救う者と救われるもの 第二十三話

「そうですか・・・貴方からそう聞けたなら今度は貴方の意志確認の時間です、ジューダス」
「・・・え?」
だが頭を下げていたルークの耳に、ジェイドの予想外の声が届く。ルークがたまらず頭を上げて見たのは、ジューダスの動揺の見えないいつもどおりの横顔。
「貴方はルークと一緒に暮らしてくれますか?ジューダス」
「・・・」
「ちょっ、ちょっと待ってくれよジェイド!・・・一体どういう意味なんだよ!?」
だがジェイドから更に暮らすという単語が出て来た事に、ジューダスの沈黙を遮るようにルークは焦って話の意味を問う。
「すみません、ルーク。私はジューダスに貴方より先に大爆発の事をお話したんです」
「だからって、暮らすって意味とどういう関係が・・・?」
「その時に私は貴方がアッシュと離れて活動すると言ったなら、貴方の活動を補佐してほしいと思って彼にそう頼んだんです。これから先は今まで旅をしていた時のように、我々は共に入れません。その点では彼はまだどうするのかを決めてはいませんのでね、正にうってつけだと思いましてね。だから私は今、彼自身がどういう結論に至ったのかを聞いている訳ですが・・・もしや不都合でもあるんですか?ルーク」
「っ・・・い、いや。全然っ、全然そんなことはない!そんなことないよ、ジェイド!」
ジェイドが大体の流れを説明し終わった所で、ルークにその是非を問う。だがルークはその質問にわかりやすく心を踊らせながら、勢いよく首をブンブン横に振る。

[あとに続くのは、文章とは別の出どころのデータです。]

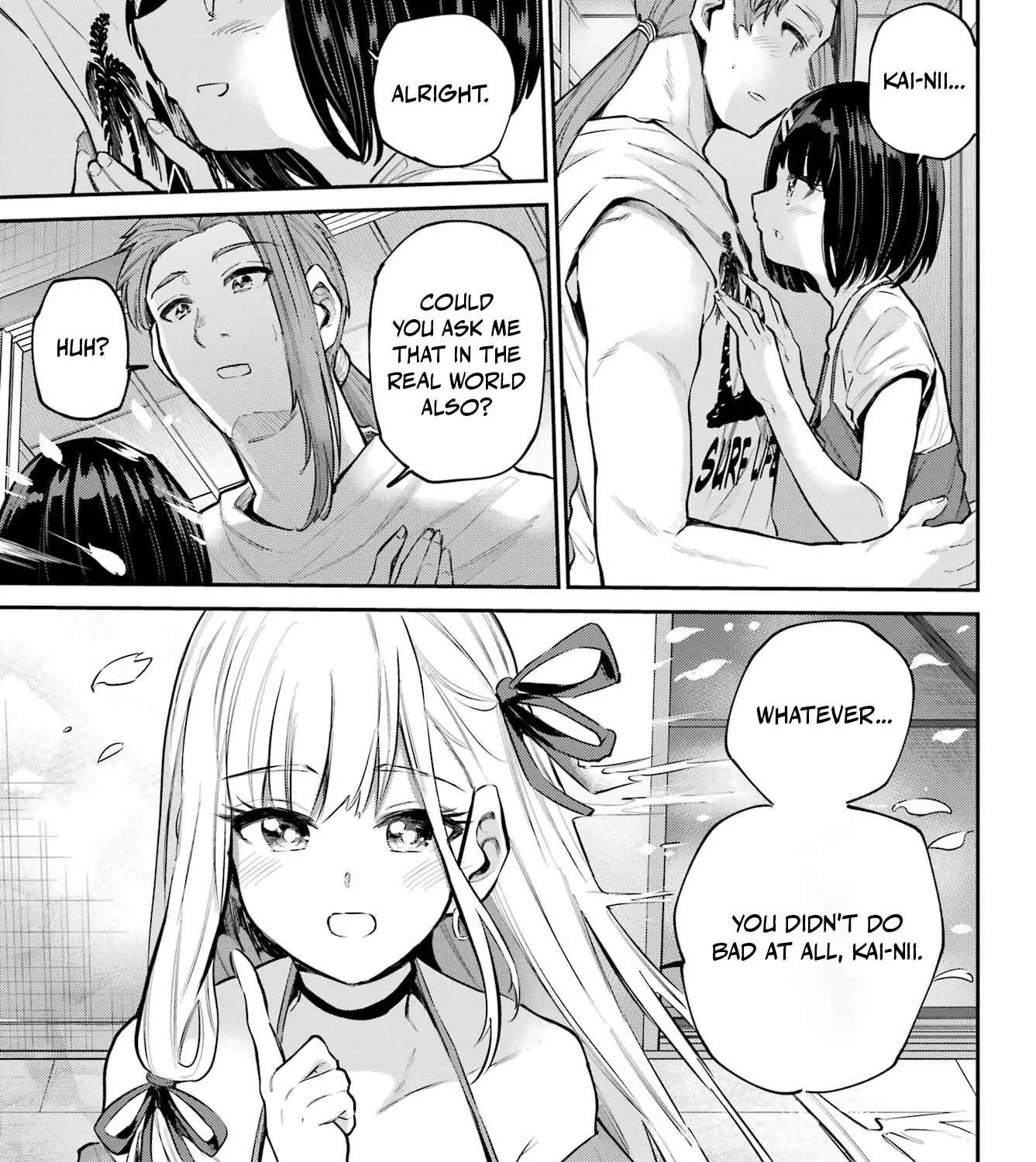 Miya-chan's Succing Life Chapter 14 - page 41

(ジューダスが俺と一緒に・・・!?もし暮らしてくれるなら、ジューダスは居場所が出来るんだ・・・この世界に!)
ルークは内心では相当な喜びに満ちていた。ジューダスが首を縦に振れば自分とこれからも一緒にいてくれるようになるだけではなく、同時に異邦人という位地からジューダスを変えられる事に。



「・・・だそうです」
そんなルークからの確認が取れた事で、ジェイドは改めてジューダスの方を向く。
「本人もこう言ってくれています、後は貴方の意志次第です・・・答えを聞かせてくれますか?」
答えを求めるジェイドの声に同調するよう、ルークを始めとしてティア達の視線が一斉にジューダスに降り注ぐ。

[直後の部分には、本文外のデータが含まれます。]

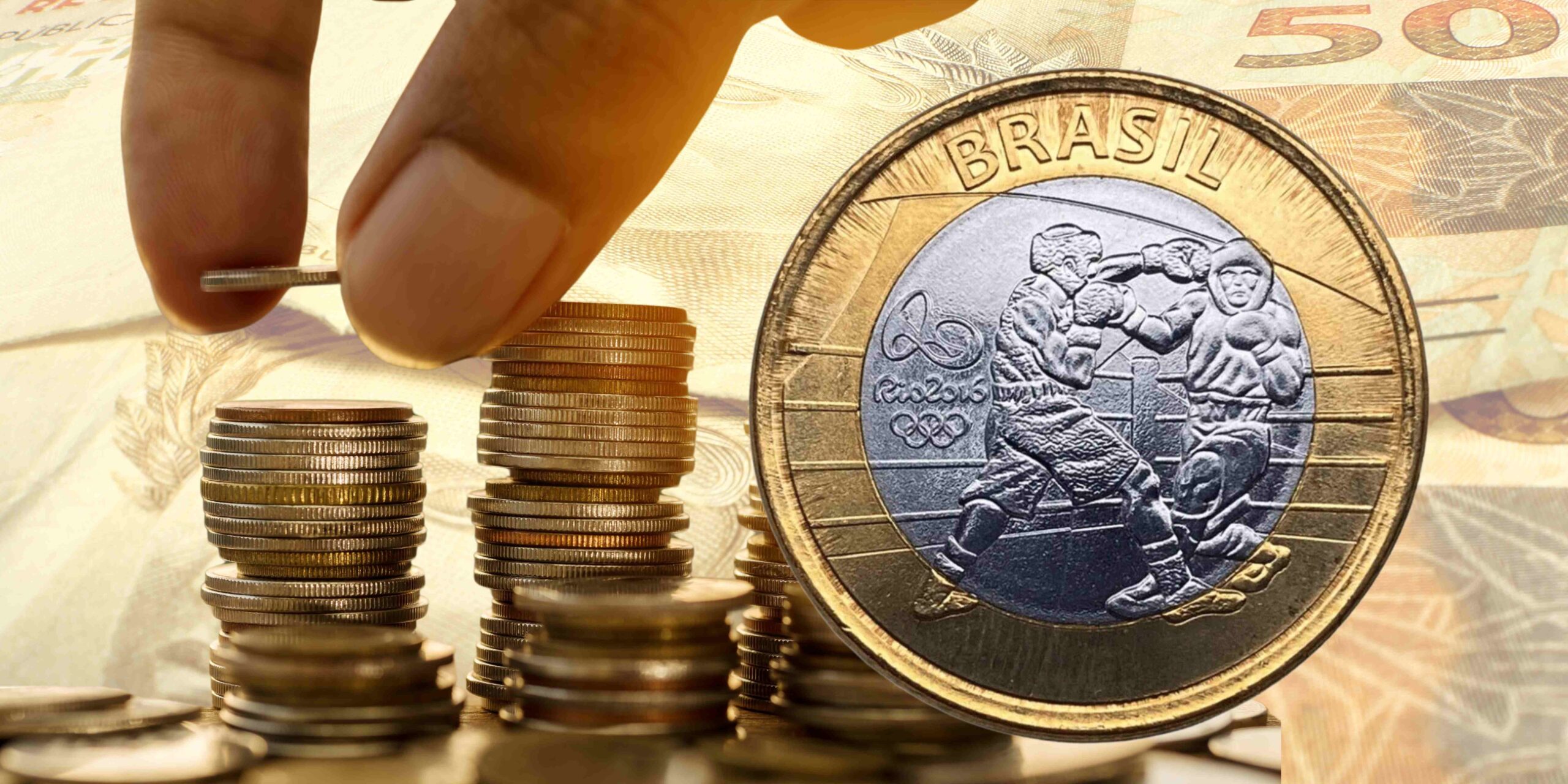 Venha conhecer a moeda MAIS RARA das Olimpíadas, cujo valor pode ultrapassar os 20 MIL REAIS!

(答え、か。まぁ折角色々考えていたジェイドには済まないとは思うがな・・・そしてこの一言をはっきりと口にしたら僕は戻るんだ、あそこに・・・)
だがルーク達の多大な期待を受けても、ジューダスの答えは最初から決まっていた。
「悪いが、断らせてもらう。僕にはそこまでルークに付き合う義理はない」
「・・・そっか・・・」
場に出されたジューダスの結論は拒否。出て来たその結論にルークは嬉しそうな表情が一転、目を伏せて残念そうな声をジューダスに聞こえるか聞こえないかくらいで出す。

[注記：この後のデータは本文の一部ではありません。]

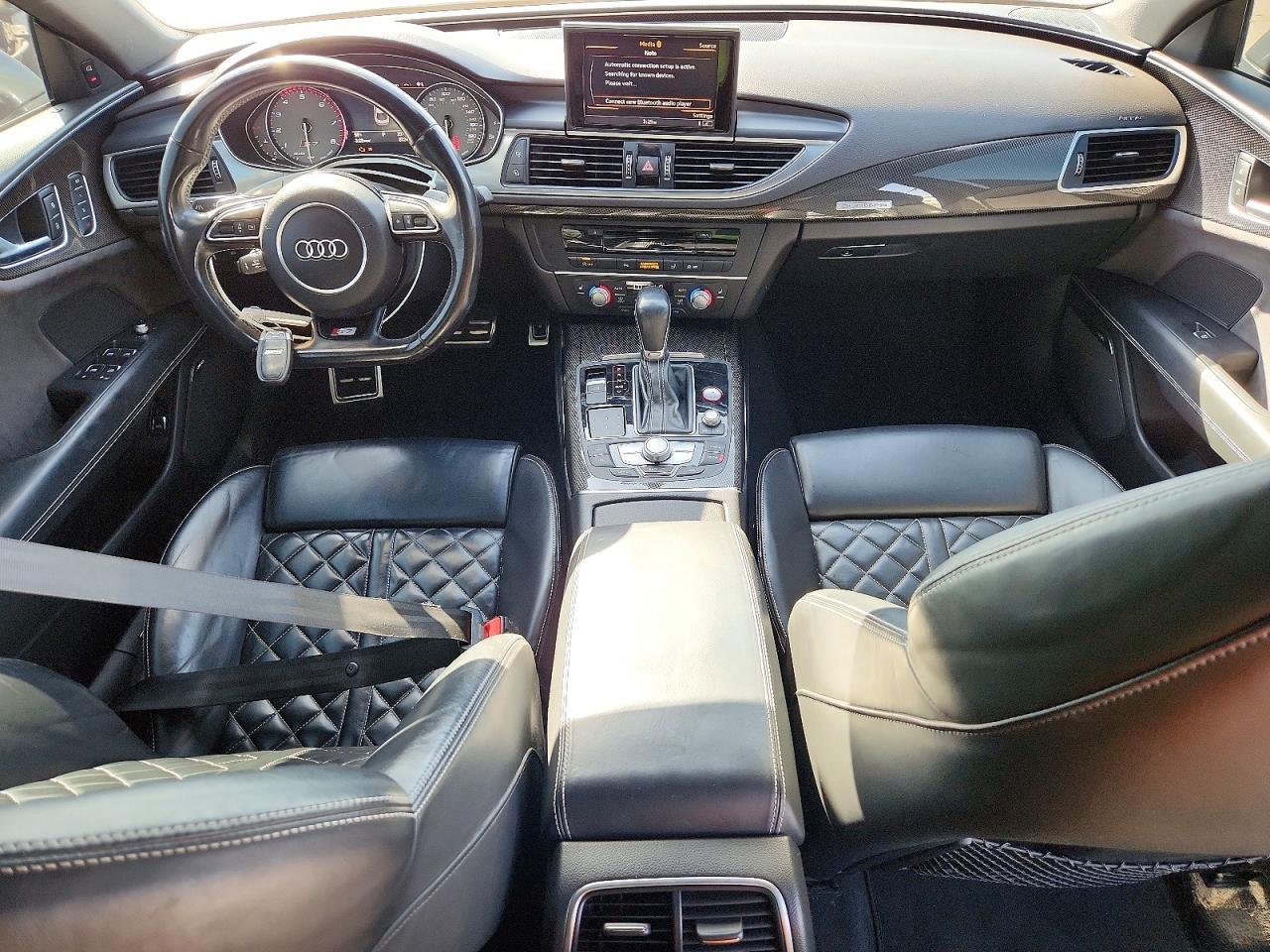 2017 Audi S7 Premium Plus - zdjęcie 8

(そうだ、これでいい。この話はもう終わったも同然なんだ、もう少しもすれば解散の流れになるだろう・・・)
ルークのそんな様子をあまり見ないようにしつつ、ジューダスは後の事を考え出す。
場が収まれば必然と周りから人が離れていき、ルーク一人とだけ接触する時間は確実に訪れる。そしてその時こそが多分最期になるだろう、ローレライの力を使っての時空間に戻るチャンス・・・
「という訳だ。話はこれで終わりか?」
そう考えればあまり長引かせてもジューダスに好機は訪れない。ジューダスは早く場を終わらせるよう、話が終了したかを聞く。
「いえ、まだですよ」
「・・・?」
だが持って来ただろう重大な話を終えたはずのジェイドからは、まだの一言。ジューダスは予想外の答えにただ眉をひそめるばかり。